The settings are applied in the following order of precedence, with later settings overriding earlier ones:

  1. Default Configuration: The base settings defined in video_analyzer/config/default_config.json.
  2. User Configuration File: A config.json file you create. By default, the tool looks in a config/ directory in your current working path, but you can specify a different location with the --config argument.
  3. Command-Line Arguments: Any arguments you provide when running video-analyzer will have the highest priority.

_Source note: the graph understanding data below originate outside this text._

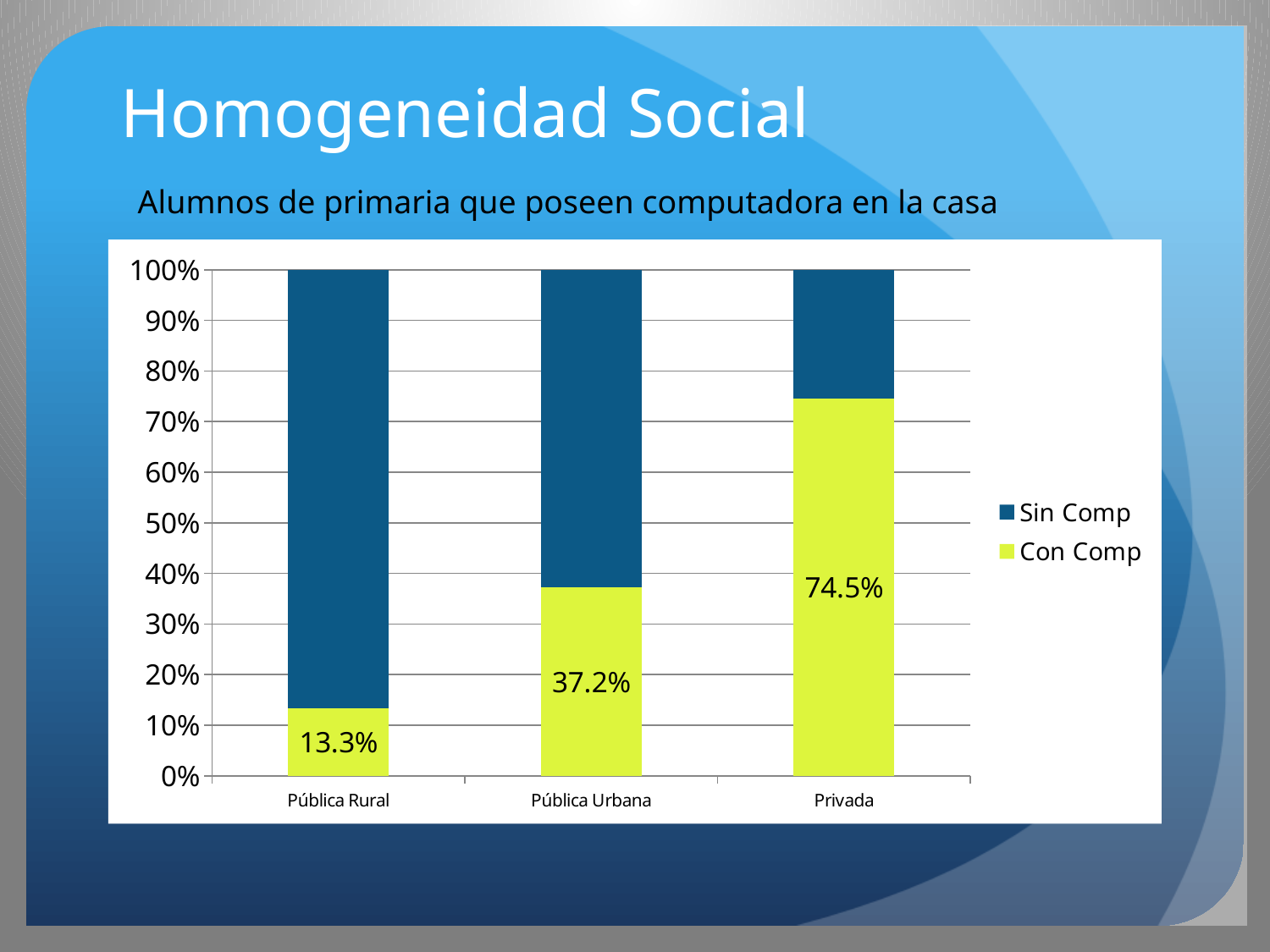
Which category has the lowest Con Comp value? Pública Rural What is the difference between the Con Comp values for Privada and Pública Rural? 61.2% What is the Con Comp value for Pública Rural? 13.3% How many series does the legend list? 2 What is the Con Comp value for Pública Urbana? 37.2% Is the Sin Comp value for Pública Rural greater or less than 80%? greater Which is larger, the Con Comp value for Pública Urbana or for Pública Rural? Pública Urbana What is the Con Comp value for Privada? 74.5% Is the Sin Comp value for Privada greater or less than 30%? less Which category has the highest Con Comp value? Privada How many categories are shown on the x axis? 3 What kind of chart is shown on the slide? Stacked bar chart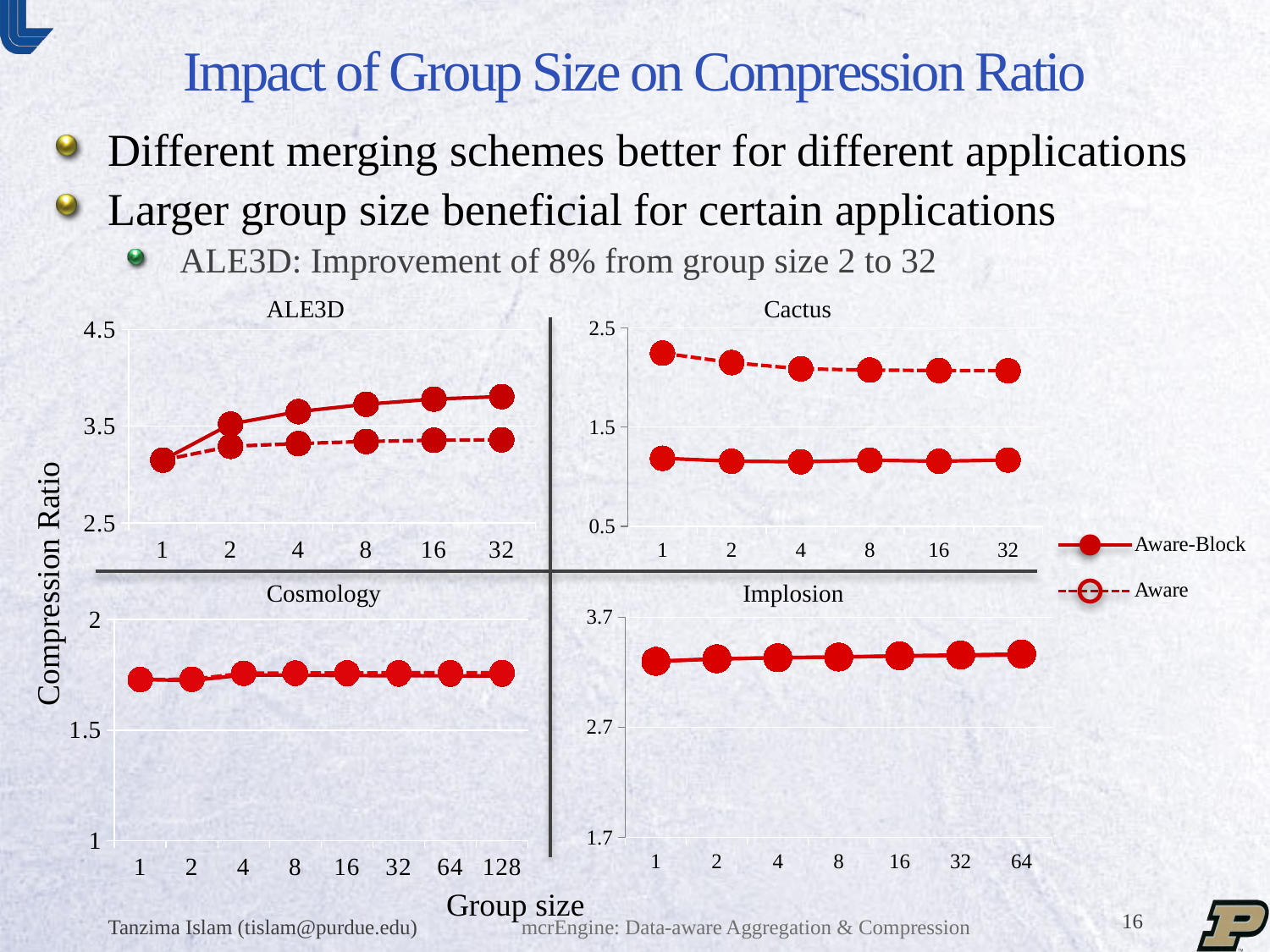
In the Cactus chart, at group size 1, which series has the larger compression ratio, Aware or Aware-Block? Aware How many series does the legend list? 2 Which series is drawn with a dashed line in the legend? Aware In the Cactus chart, is the Aware value at group size 1 greater or less than 1.5? greater In the Cosmology chart, how many group sizes are plotted on the x axis? 8 In the ALE3D chart, how many group sizes are plotted on the x axis? 6 In the Cactus chart, is the Aware-Block value at group size 1 greater or less than 1.5? less In the ALE3D chart, does the Aware-Block series rise or fall as group size increases? rise In the ALE3D chart, is the Aware-Block value at group size 32 greater or less than 3.5? greater What kind of chart is the ALE3D chart? line chart In the Implosion chart, how many group sizes are plotted on the x axis? 7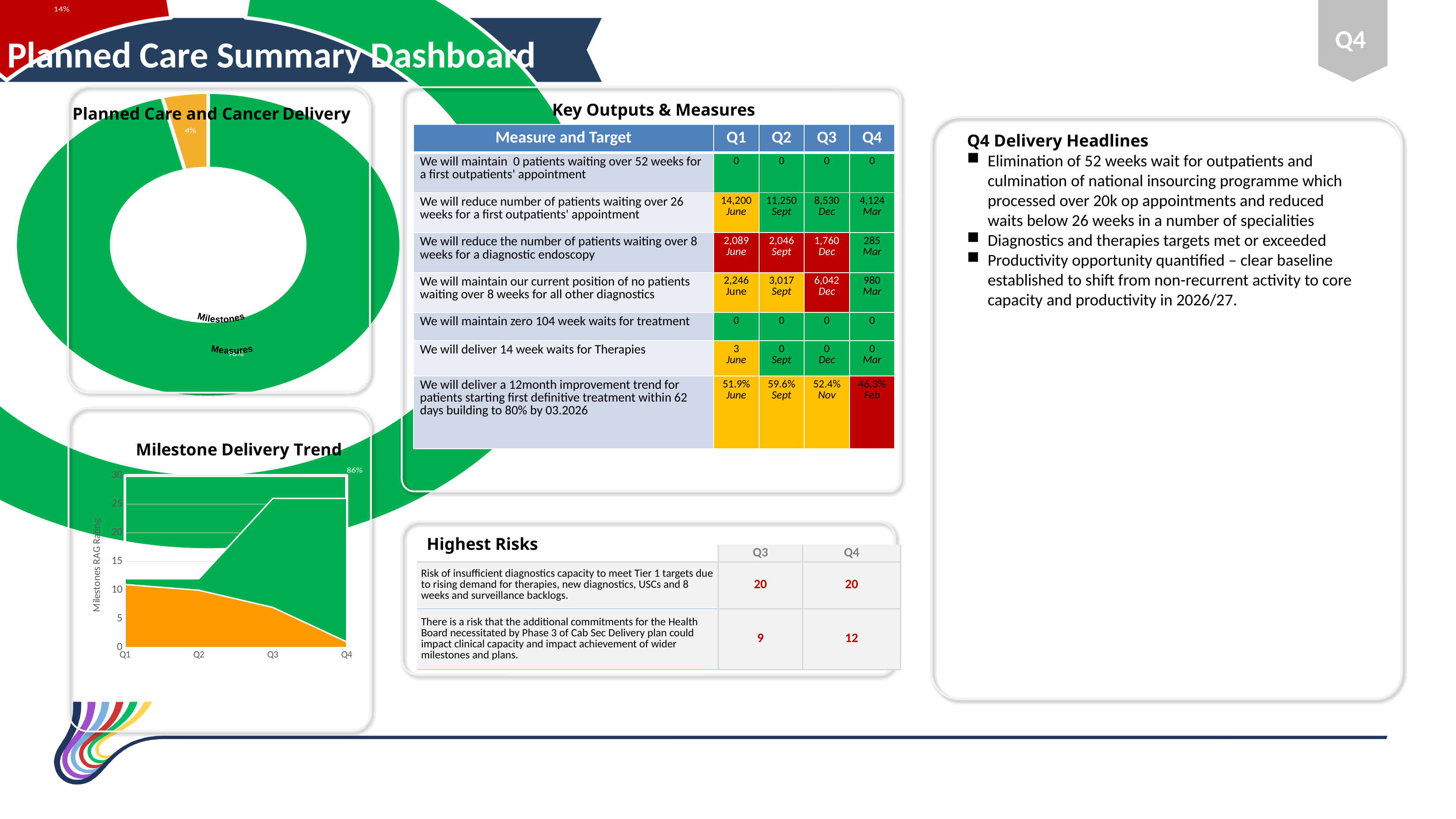
In the Milestone Delivery Trend chart, is the orange (amber) value at Q1 greater or less than 5? greater In the Milestone Delivery Trend chart, does the orange (amber) area rise or fall from Q1 to Q4? Fall In the Planned Care and Cancer Delivery doughnut chart, which slice is larger, the green slice or the amber slice? Green What is the title of the y axis on the Milestone Delivery Trend chart? Milestones RAG Rating In the Milestone Delivery Trend chart, does the top of the green area rise or fall from Q1 to Q4? Rise What kind of chart is the Milestone Delivery Trend chart? Area chart How many quarters are shown on the x axis of the Milestone Delivery Trend chart? 4 What kind of chart is the Planned Care and Cancer Delivery chart? Doughnut chart In the Milestone Delivery Trend chart, is the top of the stacked area at Q3 greater or less than 20? greater In the Milestone Delivery Trend chart, is the top of the stacked area at Q1 greater or less than 15? less In the Planned Care and Cancer Delivery doughnut chart, what percentage is labelled on the amber slice? 4%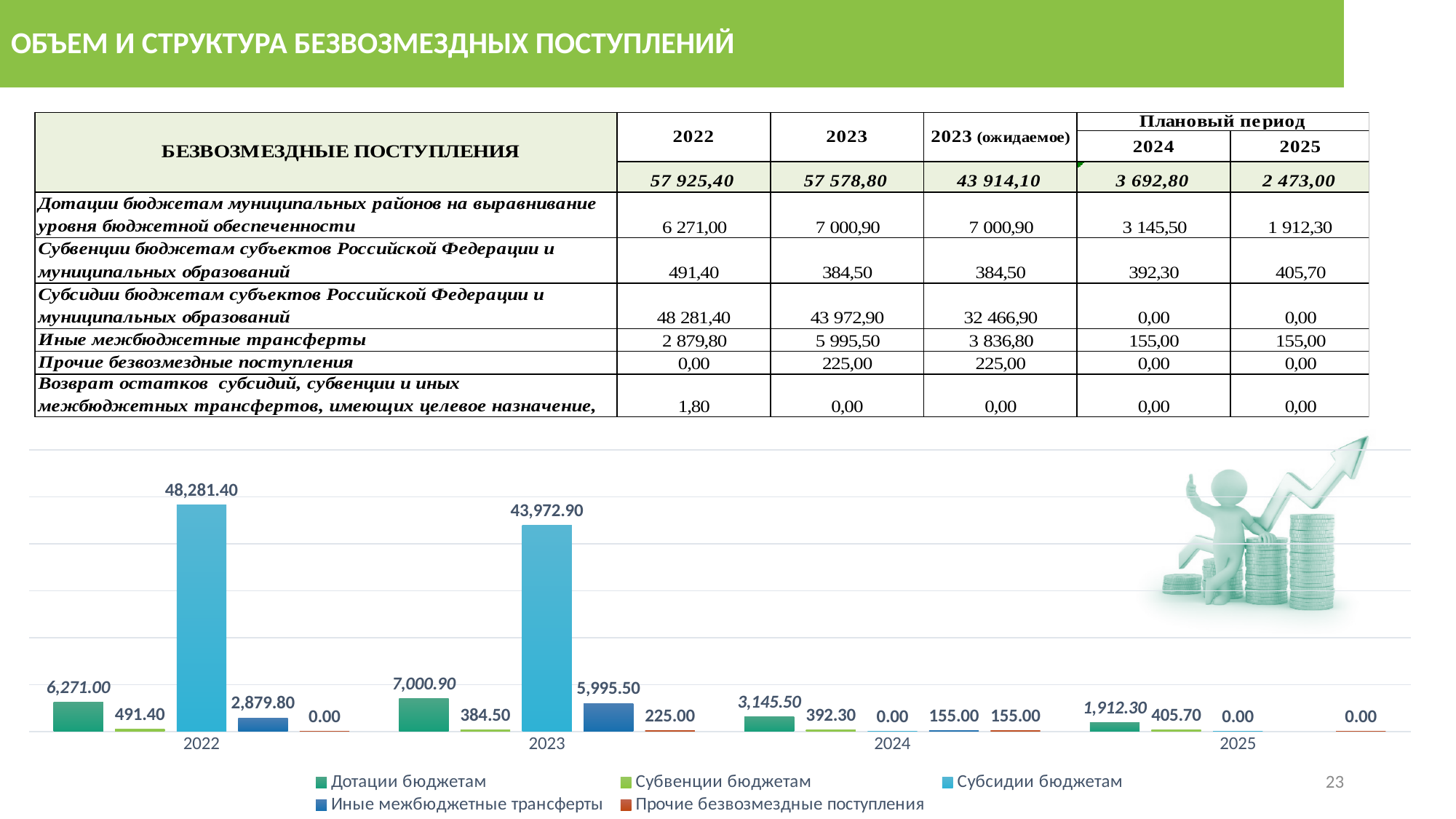
In the bar chart, what is the value of Дотации бюджетам for 2023? 7,000.90 In the bar chart, what is the value of Субвенции бюджетам for 2025? 405.70 How many series does the legend of the bar chart list? 5 In the bar chart, what is the value of Иные межбюджетные трансферты for 2023? 5,995.50 In the bar chart, which year has the lowest value for Дотации бюджетам? 2025 In the bar chart, which is larger: Иные межбюджетные трансферты in 2022 or in 2023? 2023 In the bar chart, which year has the highest value for Субсидии бюджетам? 2022 How many year categories are shown on the x axis of the bar chart? 4 In the bar chart, do the values for Дотации бюджетам rise or fall from 2023 to 2025? fall In the bar chart, what is the difference between Субсидии бюджетам in 2022 and in 2023? 4,308.50 In the bar chart, what is the value of Субсидии бюджетам for 2022? 48,281.40 What type of chart is shown at the bottom of the slide? bar chart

Configuration File Structure

Your user config.json file should follow the same structure as the default configuration. Here is the default config file for reference:

{
    "clients": {
        "default": "ollama",
        "temperature": 0.0,
        "ollama": {
            "url": "http://localhost:11434",
            "model": "llama3.2-vision"
        },
        "openai_api": {
            "api_key": "",
            "model": "meta-llama/llama-3.2-11b-vision-instruct",
            "api_url": "https://openrouter.ai/api/v1"
        }
    },
    "prompt_dir": "prompts",
    "prompts": [
        {
            "name": "Frame Analysis",
            "path": "frame_analysis/frame_analysis.txt"
        },
        {
            "name": "Video Reconstruction",
            "path": "frame_analysis/describe.txt"
        }
    ],
    "output_dir": "output",
    "frames": {
        "per_minute": 60,
        "analysis_threshold": 10.0,
        "min_difference": 5.0,
        "max_count": 30,
        "start_stage": 1,
        "max_frames": 2147483647
    },
    "response_length": {
        "frame": 300,
        "reconstruction": 1000,
        "narrative": 500
    },
    "audio": {
        "whisper_model": "medium",
        "sample_rate": 16000,
        "channels": 1,
        "quality_threshold": 0.2,
        "chunk_length": 30,
        "language_confidence_threshold": 0.8,
        "language": "en",
        "device": "cpu"
    },
    "keep_frames": false,
    "prompt": ""
}

Configuration Options Explained

clients

  • default: The default LLM client to use (ollama or openai_api). Can be overridden by --client.
  • temperature: Controls the randomness of the LLM's output. Higher values (e.g., 0.8) are more creative, while lower values (e.g., 0.0) are more deterministic.
  • ollama: Settings for the local Ollama client.
    • url: The URL of your Ollama service.
    • model: The default Ollama model to use.
  • openai_api: Settings for any OpenAI-compatible API client.
    • api_key: Your API key.
    • model: The default model name for the service.
    • api_url: The base URL of the API endpoint.

prompt_dir & prompts

  • prompt_dir: Path to a directory containing custom prompts. See the Custom Prompts guide for more details.
  • prompts: A list defining the prompts used by the application.

output_dir

  • The directory where analysis.json and other artifacts are saved.

frames

  • per_minute: The target number of keyframes to extract for every minute of video.
  • max_count: An older setting for the maximum number of frames to extract. It's recommended to use the --max-frames argument instead for more predictable behavior.

audio

  • whisper_model: The size of the Whisper model to use (tiny, base, small, medium, large).
  • language: The language code (e.g., 'en', 'fr') to use for transcription. If null or not set, the language is auto-detected.
  • device: The hardware to use for transcription (cpu, cuda, mps).

General Settings

  • keep_frames: If true, the extracted frame images will not be deleted after the analysis is complete.
  • prompt: A default question or prompt to apply to all analyses. Can be overridden with the --prompt argument.